Noch nicht mit dem Album, da kommt nämlich noch das akustische Bluesstück ´Filho´ und hat wieder diesen Kofferradioklang. Neben dem uralten Kofferradio sitzt in seinem Schaukelstuhl auf der Veranda ein uralter Mensch und sinniert in seinen Tagträumen über die guten alten Zeiten. Tiefe Melancholie spricht aus dem Song, aber auch irgendwie eine machtvolle Versöhnlichkeit mit dem eigenen Lebensweg. Es war schon okay, es war trotz allem irgendwie schön und nun braucht man sich nicht mehr zu beweisen und kann entspannt dem Fall des letzten Vorhangs entgegenschaukeln. Der Countdown läuft schon. Und statt eines Engelschors erwartet einen eine himmlische Bluesband und spielt dreckige, aber erhabene Soli und singt roh, aber herzlich einen Willkommenssong beim Einzug in die Ewigkeit.

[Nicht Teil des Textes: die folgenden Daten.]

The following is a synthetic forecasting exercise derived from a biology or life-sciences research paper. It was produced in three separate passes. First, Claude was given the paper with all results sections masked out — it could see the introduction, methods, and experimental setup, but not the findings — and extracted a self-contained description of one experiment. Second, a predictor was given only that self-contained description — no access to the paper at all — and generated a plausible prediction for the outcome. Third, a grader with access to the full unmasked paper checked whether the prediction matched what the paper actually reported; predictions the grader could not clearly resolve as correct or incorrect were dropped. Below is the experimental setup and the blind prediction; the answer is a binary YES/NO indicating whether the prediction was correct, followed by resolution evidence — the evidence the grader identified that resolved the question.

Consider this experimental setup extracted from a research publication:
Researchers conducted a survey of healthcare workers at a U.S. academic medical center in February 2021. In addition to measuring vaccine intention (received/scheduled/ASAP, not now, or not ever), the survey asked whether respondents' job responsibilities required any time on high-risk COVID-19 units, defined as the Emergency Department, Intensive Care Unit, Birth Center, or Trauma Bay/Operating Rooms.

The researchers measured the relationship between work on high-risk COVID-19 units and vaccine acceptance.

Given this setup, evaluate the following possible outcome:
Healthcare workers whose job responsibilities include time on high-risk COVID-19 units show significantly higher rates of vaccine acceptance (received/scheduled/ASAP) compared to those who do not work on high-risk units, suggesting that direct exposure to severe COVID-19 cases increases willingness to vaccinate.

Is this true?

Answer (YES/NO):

Dieses Album besitzt tatsächlich eine sehr starke, bildhafte Ausdruckskraft. Schön gemacht, sehr intim, persönlich und bei allem räudigen Charme tatsächlich sehr cool. Könnte in Undergroundzirkeln zur neuen Kultplatte werden und hätte 1974 genauso einen solchen Status erreicht. Too far out…aber geil.